FRIESE UNDINE did himself and his art a big favor by moving to Chicago a year and a half ago. Undine is an anachronistic fellow, favoring slicked-back hair and vintage clothes. His signature painting style of nicotine-stained white over a solid black background has a certain sepia-toned feel, and his characters and settings tended toward mid-century styles in dress, hair, and architecture.

Having moved to a city where America's past is always present, Undine's been able to surround himself with the kind of atmosphere he sought to create in his paintings, an atmosphere sorely lacking in Seattle. As a result, the hold of the past on his art has loosened, and Undine has taken a new interest in the here and now. This has had little detrimental effect on his work, and has allowed his always-rich ideas to gain immediacy.

Undine's main format, for years, has been a single-image painting with a caption underneath. His text/image juxtapositions have always been clever, seemingly unrelated and yet completely apt, as in a boxer taking a left hook to the head with a caption reading "And now his eyes are opened." Unfortunately, in the past, those captions tended to be written in German, an unexplained quirk that meant non-German-reading gallerygoers had to scrutinize the wall label's translation to understand the juxtaposition. Undine moved away from German in his show at Traver last year, but his format for that show involved "illustrating" Bible verses: The book, chapter, and verse citations appeared at the bottom of the painting, but the text of the verse in question appeared only on the wall label, so comprehension still required the left-right/painting-label head fake of his German-captioned works.
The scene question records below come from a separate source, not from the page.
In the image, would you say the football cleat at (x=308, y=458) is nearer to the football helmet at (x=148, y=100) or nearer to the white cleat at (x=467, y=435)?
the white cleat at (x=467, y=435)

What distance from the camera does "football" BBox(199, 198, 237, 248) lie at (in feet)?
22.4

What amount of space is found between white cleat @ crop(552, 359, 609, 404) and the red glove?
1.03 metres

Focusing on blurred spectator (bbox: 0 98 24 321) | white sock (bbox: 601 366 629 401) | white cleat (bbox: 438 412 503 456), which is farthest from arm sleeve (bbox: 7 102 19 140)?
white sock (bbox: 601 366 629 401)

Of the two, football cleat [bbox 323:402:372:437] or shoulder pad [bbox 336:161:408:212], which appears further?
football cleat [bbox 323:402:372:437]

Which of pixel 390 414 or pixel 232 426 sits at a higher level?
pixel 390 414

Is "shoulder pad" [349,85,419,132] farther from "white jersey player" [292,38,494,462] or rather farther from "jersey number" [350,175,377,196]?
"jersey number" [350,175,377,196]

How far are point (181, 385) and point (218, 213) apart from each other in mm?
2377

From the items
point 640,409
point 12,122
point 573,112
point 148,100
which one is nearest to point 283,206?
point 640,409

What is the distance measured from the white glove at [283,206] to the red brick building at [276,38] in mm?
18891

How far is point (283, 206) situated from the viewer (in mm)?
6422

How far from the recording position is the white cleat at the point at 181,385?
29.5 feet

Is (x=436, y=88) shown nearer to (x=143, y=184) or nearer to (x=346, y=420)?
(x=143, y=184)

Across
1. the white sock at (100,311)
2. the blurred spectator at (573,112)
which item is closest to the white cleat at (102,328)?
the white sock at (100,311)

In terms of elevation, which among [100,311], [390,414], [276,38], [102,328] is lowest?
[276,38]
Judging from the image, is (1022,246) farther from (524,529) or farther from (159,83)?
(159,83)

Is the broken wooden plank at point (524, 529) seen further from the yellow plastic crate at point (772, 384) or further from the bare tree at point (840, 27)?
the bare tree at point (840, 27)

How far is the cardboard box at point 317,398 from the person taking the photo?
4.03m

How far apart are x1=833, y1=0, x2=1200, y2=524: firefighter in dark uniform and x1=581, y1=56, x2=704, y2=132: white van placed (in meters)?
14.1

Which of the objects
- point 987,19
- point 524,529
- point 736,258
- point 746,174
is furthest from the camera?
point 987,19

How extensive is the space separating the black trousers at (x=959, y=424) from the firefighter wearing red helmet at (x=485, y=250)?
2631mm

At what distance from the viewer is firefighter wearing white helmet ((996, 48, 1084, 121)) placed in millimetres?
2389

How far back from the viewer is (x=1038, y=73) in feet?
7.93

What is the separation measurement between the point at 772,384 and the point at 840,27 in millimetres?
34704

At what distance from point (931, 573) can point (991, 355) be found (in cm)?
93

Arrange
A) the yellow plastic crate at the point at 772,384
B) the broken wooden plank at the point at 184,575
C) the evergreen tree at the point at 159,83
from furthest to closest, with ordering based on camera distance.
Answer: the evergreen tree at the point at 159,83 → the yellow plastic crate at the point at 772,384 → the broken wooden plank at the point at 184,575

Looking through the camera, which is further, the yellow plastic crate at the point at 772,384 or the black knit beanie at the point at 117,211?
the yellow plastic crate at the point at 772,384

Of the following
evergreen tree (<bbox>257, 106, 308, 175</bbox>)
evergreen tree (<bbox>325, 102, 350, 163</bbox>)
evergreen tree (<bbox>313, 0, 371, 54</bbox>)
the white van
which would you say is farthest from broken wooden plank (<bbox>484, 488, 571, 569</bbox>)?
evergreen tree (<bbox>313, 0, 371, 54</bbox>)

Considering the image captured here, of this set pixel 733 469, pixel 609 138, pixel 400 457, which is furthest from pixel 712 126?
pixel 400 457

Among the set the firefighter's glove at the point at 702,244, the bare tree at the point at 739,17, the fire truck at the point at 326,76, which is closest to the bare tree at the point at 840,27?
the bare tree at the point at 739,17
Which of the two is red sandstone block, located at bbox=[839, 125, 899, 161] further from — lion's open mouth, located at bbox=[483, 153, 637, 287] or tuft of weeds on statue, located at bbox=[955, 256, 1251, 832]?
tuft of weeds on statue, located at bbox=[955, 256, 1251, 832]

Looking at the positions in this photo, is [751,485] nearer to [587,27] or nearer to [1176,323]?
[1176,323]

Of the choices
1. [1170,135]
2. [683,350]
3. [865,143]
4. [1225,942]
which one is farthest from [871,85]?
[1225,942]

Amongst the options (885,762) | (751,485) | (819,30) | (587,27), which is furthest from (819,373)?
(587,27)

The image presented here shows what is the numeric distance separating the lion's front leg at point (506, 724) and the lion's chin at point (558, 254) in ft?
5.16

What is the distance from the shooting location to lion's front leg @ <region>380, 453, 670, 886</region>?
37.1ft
In this show, Undine's jettisoned his reliance on secondary materials. His captions are in English, are on the painting itself, and are now more fully integrated into the composition. Undine has drawn inspiration from the tropes of propaganda posters, and his text/image combinations now boast the grace of a V. V. Mayakovsky poster. Their politics, as you might guess, are a bit more cryptic than Mayakovsky's: A horse, its ass toward us, is captioned "When it paused and turned, we thought that we saw an expression of regret"; a woman whispering in the ear of a boy sitting on a steamer trunk bears the caption "In Praise of Brand X"; a girl riding a hobbyhorse in front of a stage-set Western town that has a saloon and a bank and little else, is captioned "Even the lawless have somewhat limited choices."

Since 1998, Undine has been working on a comprehensive survey of the world's powerful people, under the title Take off the Head. He describes his small paintings -- now numbering 555 separate images -- as portraits of politicians, but his definition is a broad one. The faces include the leaders of any obscure country you might name, along with a broader swath of politicians from North America and Europe; but they also include corporate CEOs, criminals, TV news anchors and pundits, and everyday people who somehow got caught up in political issues -- Paula Corbin Jones, Elian Gonzalez, Jack Kevorkian. These aren't politicians, but Undine's work argues that they are participants in the political world, willingly or otherwise.

The portraits are beautifully observed, carefully capturing Bill Bradley's tumor-like neck, William F. Buckley Jr.'s papery skin, and Hillary Clinton's glaring eyes. But they're not catalogs of physical imperfections. Even as the individual portraits evince a subjective, appraising eye, the 555 portraits taken together acquire the status of an objective catalog.

Undine's survey is fascinating, systematic, unfinished, important, vacant. We meet Nana Kwaku Dua, the cataract-eyed leader of the Ghanain Ashanti; Johnny and Luther Htoo, the 12-year-old leaders of God's Army in Myanmar; Shoko Ashahara of Japan's Aum Shinrikyo cult; and Pnina Rosenblum, the Israeli model who heads a political party named after her -- fascinatingly odd people from around the world. We also re-encounter Kipland Kinkel of Springfield, Oregon, Ted Kaczynski of Montana, and John William King of Texas -- disturbing creations of our own society. In Undine's neatly organized card catalog sitting on a pedestal next to the portraits, these people are coolly appraised, their salient career-features noted on a card and filed away for future reference alongside those of the American presidential candidates. The piece is information-stuffed and yet almost useless; it tries to understand the world in a comprehensive manner and brilliantly documents its inability to do so. It's simply great.